Fascinante expérience que propose le documentaire La chute du ciel, à travers une plongée au cœur de la forêt amazonienne et du peuple indigène Yanomami, qui y défend son lieu de vie face aux appétits insatiables de puissants financiers brésiliens et autres orpailleurs. En salle.
Rarement, on aura vu pareille proximité se créer entre des sujets filmés et leurs spectateur.ice.s. Qu’un océan, que des langues, qu’une temporalité, nous séparent des Yanomami filmé.e.s ici, n’importe pas. Les corps, les images et les sons s’infiltrent et résonnent dans l’espace de projection, et cela bien au-delà (aussi infranchissable parait-elle) de la lutte politique que livre depuis des décennies les membres de cette communauté parmi les plus grandes à vivre dans les forêts d’Amérique du Sud. Car si l’on peut être intrigué.e par ce mode de vie frugale et agraire, pied de nez au TINA (There is no alternative) des néo-libéraux.ale.s que l’on s’efforce de leur imposer depuis des décennies à coup d’expropriation, d’empoisonnements, et autres attaques en règle, c’est davantage par cette invitation vers une autre cosmologie, que l’on est happé.e. Centré mais explosé (au montage) autour du rite Reahu, événement le plus significatif de leur métaphysique, La chute du ciel, nous fait vivre là des préparatifs, là des transes, là des conversations, là des retrouvailles.

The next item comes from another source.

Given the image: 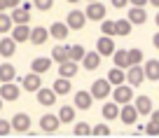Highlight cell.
<instances>
[{"label":"cell","mask_w":159,"mask_h":138,"mask_svg":"<svg viewBox=\"0 0 159 138\" xmlns=\"http://www.w3.org/2000/svg\"><path fill=\"white\" fill-rule=\"evenodd\" d=\"M124 75H126V82H129L131 87H140V84H143V80H145V73H143V66H140V63L129 66Z\"/></svg>","instance_id":"obj_5"},{"label":"cell","mask_w":159,"mask_h":138,"mask_svg":"<svg viewBox=\"0 0 159 138\" xmlns=\"http://www.w3.org/2000/svg\"><path fill=\"white\" fill-rule=\"evenodd\" d=\"M10 19H12V24H30V12L24 10V7H12Z\"/></svg>","instance_id":"obj_23"},{"label":"cell","mask_w":159,"mask_h":138,"mask_svg":"<svg viewBox=\"0 0 159 138\" xmlns=\"http://www.w3.org/2000/svg\"><path fill=\"white\" fill-rule=\"evenodd\" d=\"M110 94H112V101L119 103V105H122V103H131V101H134V87L122 82V84H117Z\"/></svg>","instance_id":"obj_2"},{"label":"cell","mask_w":159,"mask_h":138,"mask_svg":"<svg viewBox=\"0 0 159 138\" xmlns=\"http://www.w3.org/2000/svg\"><path fill=\"white\" fill-rule=\"evenodd\" d=\"M108 80L110 84H115V87H117V84H122V82H126V75H124V68H117V66H115V68H110V73H108Z\"/></svg>","instance_id":"obj_28"},{"label":"cell","mask_w":159,"mask_h":138,"mask_svg":"<svg viewBox=\"0 0 159 138\" xmlns=\"http://www.w3.org/2000/svg\"><path fill=\"white\" fill-rule=\"evenodd\" d=\"M10 124H12V131H16V133H26V131L30 129V117H28L26 113H16V115H12Z\"/></svg>","instance_id":"obj_6"},{"label":"cell","mask_w":159,"mask_h":138,"mask_svg":"<svg viewBox=\"0 0 159 138\" xmlns=\"http://www.w3.org/2000/svg\"><path fill=\"white\" fill-rule=\"evenodd\" d=\"M30 35V26L28 24H14L12 26V40L14 42H26Z\"/></svg>","instance_id":"obj_17"},{"label":"cell","mask_w":159,"mask_h":138,"mask_svg":"<svg viewBox=\"0 0 159 138\" xmlns=\"http://www.w3.org/2000/svg\"><path fill=\"white\" fill-rule=\"evenodd\" d=\"M148 2H152V7H159V0H148Z\"/></svg>","instance_id":"obj_48"},{"label":"cell","mask_w":159,"mask_h":138,"mask_svg":"<svg viewBox=\"0 0 159 138\" xmlns=\"http://www.w3.org/2000/svg\"><path fill=\"white\" fill-rule=\"evenodd\" d=\"M96 52H98L101 56H112V52H115L112 38H110V35H101L98 42H96Z\"/></svg>","instance_id":"obj_14"},{"label":"cell","mask_w":159,"mask_h":138,"mask_svg":"<svg viewBox=\"0 0 159 138\" xmlns=\"http://www.w3.org/2000/svg\"><path fill=\"white\" fill-rule=\"evenodd\" d=\"M101 33H103V35H110V38H112V35H115V21L103 19V24H101Z\"/></svg>","instance_id":"obj_37"},{"label":"cell","mask_w":159,"mask_h":138,"mask_svg":"<svg viewBox=\"0 0 159 138\" xmlns=\"http://www.w3.org/2000/svg\"><path fill=\"white\" fill-rule=\"evenodd\" d=\"M126 61H129V66H136V63H143V52L140 49H126Z\"/></svg>","instance_id":"obj_34"},{"label":"cell","mask_w":159,"mask_h":138,"mask_svg":"<svg viewBox=\"0 0 159 138\" xmlns=\"http://www.w3.org/2000/svg\"><path fill=\"white\" fill-rule=\"evenodd\" d=\"M143 73H145V77H148V80H152V82H159V61H157V59L145 61Z\"/></svg>","instance_id":"obj_19"},{"label":"cell","mask_w":159,"mask_h":138,"mask_svg":"<svg viewBox=\"0 0 159 138\" xmlns=\"http://www.w3.org/2000/svg\"><path fill=\"white\" fill-rule=\"evenodd\" d=\"M68 2H77V0H68Z\"/></svg>","instance_id":"obj_51"},{"label":"cell","mask_w":159,"mask_h":138,"mask_svg":"<svg viewBox=\"0 0 159 138\" xmlns=\"http://www.w3.org/2000/svg\"><path fill=\"white\" fill-rule=\"evenodd\" d=\"M21 94V89L14 82H0V99L2 101H16Z\"/></svg>","instance_id":"obj_8"},{"label":"cell","mask_w":159,"mask_h":138,"mask_svg":"<svg viewBox=\"0 0 159 138\" xmlns=\"http://www.w3.org/2000/svg\"><path fill=\"white\" fill-rule=\"evenodd\" d=\"M152 44H154V47H157V49H159V30H157V33H154V38H152Z\"/></svg>","instance_id":"obj_45"},{"label":"cell","mask_w":159,"mask_h":138,"mask_svg":"<svg viewBox=\"0 0 159 138\" xmlns=\"http://www.w3.org/2000/svg\"><path fill=\"white\" fill-rule=\"evenodd\" d=\"M110 91H112V84H110L105 77L94 80V82H91V89H89V94L94 96V99H98V101H105L110 96Z\"/></svg>","instance_id":"obj_1"},{"label":"cell","mask_w":159,"mask_h":138,"mask_svg":"<svg viewBox=\"0 0 159 138\" xmlns=\"http://www.w3.org/2000/svg\"><path fill=\"white\" fill-rule=\"evenodd\" d=\"M103 117H105V119H117V117H119V103L108 101V103L103 105Z\"/></svg>","instance_id":"obj_30"},{"label":"cell","mask_w":159,"mask_h":138,"mask_svg":"<svg viewBox=\"0 0 159 138\" xmlns=\"http://www.w3.org/2000/svg\"><path fill=\"white\" fill-rule=\"evenodd\" d=\"M7 7H5V0H0V12H5Z\"/></svg>","instance_id":"obj_47"},{"label":"cell","mask_w":159,"mask_h":138,"mask_svg":"<svg viewBox=\"0 0 159 138\" xmlns=\"http://www.w3.org/2000/svg\"><path fill=\"white\" fill-rule=\"evenodd\" d=\"M0 110H2V99H0Z\"/></svg>","instance_id":"obj_50"},{"label":"cell","mask_w":159,"mask_h":138,"mask_svg":"<svg viewBox=\"0 0 159 138\" xmlns=\"http://www.w3.org/2000/svg\"><path fill=\"white\" fill-rule=\"evenodd\" d=\"M49 66H52V59L49 56H38V59H33V63H30V70L33 73H47L49 70Z\"/></svg>","instance_id":"obj_25"},{"label":"cell","mask_w":159,"mask_h":138,"mask_svg":"<svg viewBox=\"0 0 159 138\" xmlns=\"http://www.w3.org/2000/svg\"><path fill=\"white\" fill-rule=\"evenodd\" d=\"M126 19L131 21V26H140V24L148 21V12H145V7H129Z\"/></svg>","instance_id":"obj_15"},{"label":"cell","mask_w":159,"mask_h":138,"mask_svg":"<svg viewBox=\"0 0 159 138\" xmlns=\"http://www.w3.org/2000/svg\"><path fill=\"white\" fill-rule=\"evenodd\" d=\"M35 99H38L40 105L49 108V105L56 103V91H54V89H47V87H40L38 91H35Z\"/></svg>","instance_id":"obj_7"},{"label":"cell","mask_w":159,"mask_h":138,"mask_svg":"<svg viewBox=\"0 0 159 138\" xmlns=\"http://www.w3.org/2000/svg\"><path fill=\"white\" fill-rule=\"evenodd\" d=\"M134 108L138 110V115H150L152 113V101H150V96H138V99H134Z\"/></svg>","instance_id":"obj_24"},{"label":"cell","mask_w":159,"mask_h":138,"mask_svg":"<svg viewBox=\"0 0 159 138\" xmlns=\"http://www.w3.org/2000/svg\"><path fill=\"white\" fill-rule=\"evenodd\" d=\"M52 89L56 91V96H66V94H70L73 84H70V80H68V77H59V80H54Z\"/></svg>","instance_id":"obj_26"},{"label":"cell","mask_w":159,"mask_h":138,"mask_svg":"<svg viewBox=\"0 0 159 138\" xmlns=\"http://www.w3.org/2000/svg\"><path fill=\"white\" fill-rule=\"evenodd\" d=\"M14 54H16V42L12 38H2V40H0V56L12 59Z\"/></svg>","instance_id":"obj_20"},{"label":"cell","mask_w":159,"mask_h":138,"mask_svg":"<svg viewBox=\"0 0 159 138\" xmlns=\"http://www.w3.org/2000/svg\"><path fill=\"white\" fill-rule=\"evenodd\" d=\"M84 16L89 21H103L105 19V5H101L98 0H96V2H89V7L84 10Z\"/></svg>","instance_id":"obj_9"},{"label":"cell","mask_w":159,"mask_h":138,"mask_svg":"<svg viewBox=\"0 0 159 138\" xmlns=\"http://www.w3.org/2000/svg\"><path fill=\"white\" fill-rule=\"evenodd\" d=\"M77 68L80 66L75 63V61H63V63H59V77H75V75H77Z\"/></svg>","instance_id":"obj_22"},{"label":"cell","mask_w":159,"mask_h":138,"mask_svg":"<svg viewBox=\"0 0 159 138\" xmlns=\"http://www.w3.org/2000/svg\"><path fill=\"white\" fill-rule=\"evenodd\" d=\"M143 131H145V133H150V136H159V122L150 119V122L143 126Z\"/></svg>","instance_id":"obj_40"},{"label":"cell","mask_w":159,"mask_h":138,"mask_svg":"<svg viewBox=\"0 0 159 138\" xmlns=\"http://www.w3.org/2000/svg\"><path fill=\"white\" fill-rule=\"evenodd\" d=\"M16 80V68L12 63H0V82H14Z\"/></svg>","instance_id":"obj_27"},{"label":"cell","mask_w":159,"mask_h":138,"mask_svg":"<svg viewBox=\"0 0 159 138\" xmlns=\"http://www.w3.org/2000/svg\"><path fill=\"white\" fill-rule=\"evenodd\" d=\"M112 61L117 68H129V61H126V49H115L112 52Z\"/></svg>","instance_id":"obj_31"},{"label":"cell","mask_w":159,"mask_h":138,"mask_svg":"<svg viewBox=\"0 0 159 138\" xmlns=\"http://www.w3.org/2000/svg\"><path fill=\"white\" fill-rule=\"evenodd\" d=\"M82 56H84V47H82V44H70L68 59L75 61V63H80V61H82Z\"/></svg>","instance_id":"obj_32"},{"label":"cell","mask_w":159,"mask_h":138,"mask_svg":"<svg viewBox=\"0 0 159 138\" xmlns=\"http://www.w3.org/2000/svg\"><path fill=\"white\" fill-rule=\"evenodd\" d=\"M91 133L94 136H108L110 133V126L105 122H101V124H96V126H91Z\"/></svg>","instance_id":"obj_38"},{"label":"cell","mask_w":159,"mask_h":138,"mask_svg":"<svg viewBox=\"0 0 159 138\" xmlns=\"http://www.w3.org/2000/svg\"><path fill=\"white\" fill-rule=\"evenodd\" d=\"M129 2L134 7H145V5H148V0H129Z\"/></svg>","instance_id":"obj_43"},{"label":"cell","mask_w":159,"mask_h":138,"mask_svg":"<svg viewBox=\"0 0 159 138\" xmlns=\"http://www.w3.org/2000/svg\"><path fill=\"white\" fill-rule=\"evenodd\" d=\"M87 24V16L82 10H70L68 12V19H66V26H68L70 30H80V28H84Z\"/></svg>","instance_id":"obj_4"},{"label":"cell","mask_w":159,"mask_h":138,"mask_svg":"<svg viewBox=\"0 0 159 138\" xmlns=\"http://www.w3.org/2000/svg\"><path fill=\"white\" fill-rule=\"evenodd\" d=\"M91 105H94V96L89 91H84V89L75 91V108L77 110H89Z\"/></svg>","instance_id":"obj_12"},{"label":"cell","mask_w":159,"mask_h":138,"mask_svg":"<svg viewBox=\"0 0 159 138\" xmlns=\"http://www.w3.org/2000/svg\"><path fill=\"white\" fill-rule=\"evenodd\" d=\"M87 2H96V0H87Z\"/></svg>","instance_id":"obj_52"},{"label":"cell","mask_w":159,"mask_h":138,"mask_svg":"<svg viewBox=\"0 0 159 138\" xmlns=\"http://www.w3.org/2000/svg\"><path fill=\"white\" fill-rule=\"evenodd\" d=\"M119 119L124 124H136V119H138V110L134 108V103H122V108H119Z\"/></svg>","instance_id":"obj_10"},{"label":"cell","mask_w":159,"mask_h":138,"mask_svg":"<svg viewBox=\"0 0 159 138\" xmlns=\"http://www.w3.org/2000/svg\"><path fill=\"white\" fill-rule=\"evenodd\" d=\"M73 131H75V136H89V133H91V126H89L87 122H77Z\"/></svg>","instance_id":"obj_36"},{"label":"cell","mask_w":159,"mask_h":138,"mask_svg":"<svg viewBox=\"0 0 159 138\" xmlns=\"http://www.w3.org/2000/svg\"><path fill=\"white\" fill-rule=\"evenodd\" d=\"M7 133H12L10 119H0V136H7Z\"/></svg>","instance_id":"obj_41"},{"label":"cell","mask_w":159,"mask_h":138,"mask_svg":"<svg viewBox=\"0 0 159 138\" xmlns=\"http://www.w3.org/2000/svg\"><path fill=\"white\" fill-rule=\"evenodd\" d=\"M101 59H103V56L98 54V52H84V56H82V61H80V63L84 66L87 70H96L101 66Z\"/></svg>","instance_id":"obj_16"},{"label":"cell","mask_w":159,"mask_h":138,"mask_svg":"<svg viewBox=\"0 0 159 138\" xmlns=\"http://www.w3.org/2000/svg\"><path fill=\"white\" fill-rule=\"evenodd\" d=\"M10 30H12V19H10V14L0 12V33L5 35V33H10Z\"/></svg>","instance_id":"obj_35"},{"label":"cell","mask_w":159,"mask_h":138,"mask_svg":"<svg viewBox=\"0 0 159 138\" xmlns=\"http://www.w3.org/2000/svg\"><path fill=\"white\" fill-rule=\"evenodd\" d=\"M129 33H131V21L129 19L115 21V35H129Z\"/></svg>","instance_id":"obj_33"},{"label":"cell","mask_w":159,"mask_h":138,"mask_svg":"<svg viewBox=\"0 0 159 138\" xmlns=\"http://www.w3.org/2000/svg\"><path fill=\"white\" fill-rule=\"evenodd\" d=\"M59 126H61L59 115L47 113V115H42V117H40V129H42L45 133H56V131H59Z\"/></svg>","instance_id":"obj_3"},{"label":"cell","mask_w":159,"mask_h":138,"mask_svg":"<svg viewBox=\"0 0 159 138\" xmlns=\"http://www.w3.org/2000/svg\"><path fill=\"white\" fill-rule=\"evenodd\" d=\"M110 2H112V7H115V10H122V7H126V5H129V0H110Z\"/></svg>","instance_id":"obj_42"},{"label":"cell","mask_w":159,"mask_h":138,"mask_svg":"<svg viewBox=\"0 0 159 138\" xmlns=\"http://www.w3.org/2000/svg\"><path fill=\"white\" fill-rule=\"evenodd\" d=\"M21 87L26 89V91H38L40 87H42V80H40V73H33V70H30L28 75H24V80H21Z\"/></svg>","instance_id":"obj_11"},{"label":"cell","mask_w":159,"mask_h":138,"mask_svg":"<svg viewBox=\"0 0 159 138\" xmlns=\"http://www.w3.org/2000/svg\"><path fill=\"white\" fill-rule=\"evenodd\" d=\"M68 26H66V21H54V24L49 26V35L54 40H66L68 38Z\"/></svg>","instance_id":"obj_18"},{"label":"cell","mask_w":159,"mask_h":138,"mask_svg":"<svg viewBox=\"0 0 159 138\" xmlns=\"http://www.w3.org/2000/svg\"><path fill=\"white\" fill-rule=\"evenodd\" d=\"M150 115H152V119H154V122H159V110H152Z\"/></svg>","instance_id":"obj_46"},{"label":"cell","mask_w":159,"mask_h":138,"mask_svg":"<svg viewBox=\"0 0 159 138\" xmlns=\"http://www.w3.org/2000/svg\"><path fill=\"white\" fill-rule=\"evenodd\" d=\"M59 119H61V124L75 122V105H61L59 108Z\"/></svg>","instance_id":"obj_29"},{"label":"cell","mask_w":159,"mask_h":138,"mask_svg":"<svg viewBox=\"0 0 159 138\" xmlns=\"http://www.w3.org/2000/svg\"><path fill=\"white\" fill-rule=\"evenodd\" d=\"M68 49H70V44H54L49 59L54 63H63V61H68Z\"/></svg>","instance_id":"obj_21"},{"label":"cell","mask_w":159,"mask_h":138,"mask_svg":"<svg viewBox=\"0 0 159 138\" xmlns=\"http://www.w3.org/2000/svg\"><path fill=\"white\" fill-rule=\"evenodd\" d=\"M33 7H38L42 12H49L54 7V0H33Z\"/></svg>","instance_id":"obj_39"},{"label":"cell","mask_w":159,"mask_h":138,"mask_svg":"<svg viewBox=\"0 0 159 138\" xmlns=\"http://www.w3.org/2000/svg\"><path fill=\"white\" fill-rule=\"evenodd\" d=\"M28 40H30V44H45L47 40H49V30H47L45 26H33Z\"/></svg>","instance_id":"obj_13"},{"label":"cell","mask_w":159,"mask_h":138,"mask_svg":"<svg viewBox=\"0 0 159 138\" xmlns=\"http://www.w3.org/2000/svg\"><path fill=\"white\" fill-rule=\"evenodd\" d=\"M21 0H5V7H19Z\"/></svg>","instance_id":"obj_44"},{"label":"cell","mask_w":159,"mask_h":138,"mask_svg":"<svg viewBox=\"0 0 159 138\" xmlns=\"http://www.w3.org/2000/svg\"><path fill=\"white\" fill-rule=\"evenodd\" d=\"M154 24H157V26H159V12H157V16H154Z\"/></svg>","instance_id":"obj_49"}]
</instances>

La caméra frôle les épidermes, découpe abstraitement les corps ou à l’inverse se fixe et essaye de s’ouvrir le plus possible au paysage. Le son s’attarde sur une scène que l’on ne voit plus, interfère avec d’autres images, intervient même pour des piqures de réel. La grammaire cinématographique se fait plastique, les séquences rebondissent entre elles, on ne peut prédire du plan suivant, le sens devient pluriel. Et en même temps, on ne cesse de tourner autour de cette population aux rites étranges, aspiré.e.s par une certaine familiarité qu’ils finissent par dégager.
Sorti.e de la salle obscure après un temps que l’on ne saurait définir (est-ce bien nécessaire ?), on reste longtemps habité.e.s par cette transe cinématographique, mêlant des sentiments diffus d’injustice et d’ouverture, de terreur et de superbe.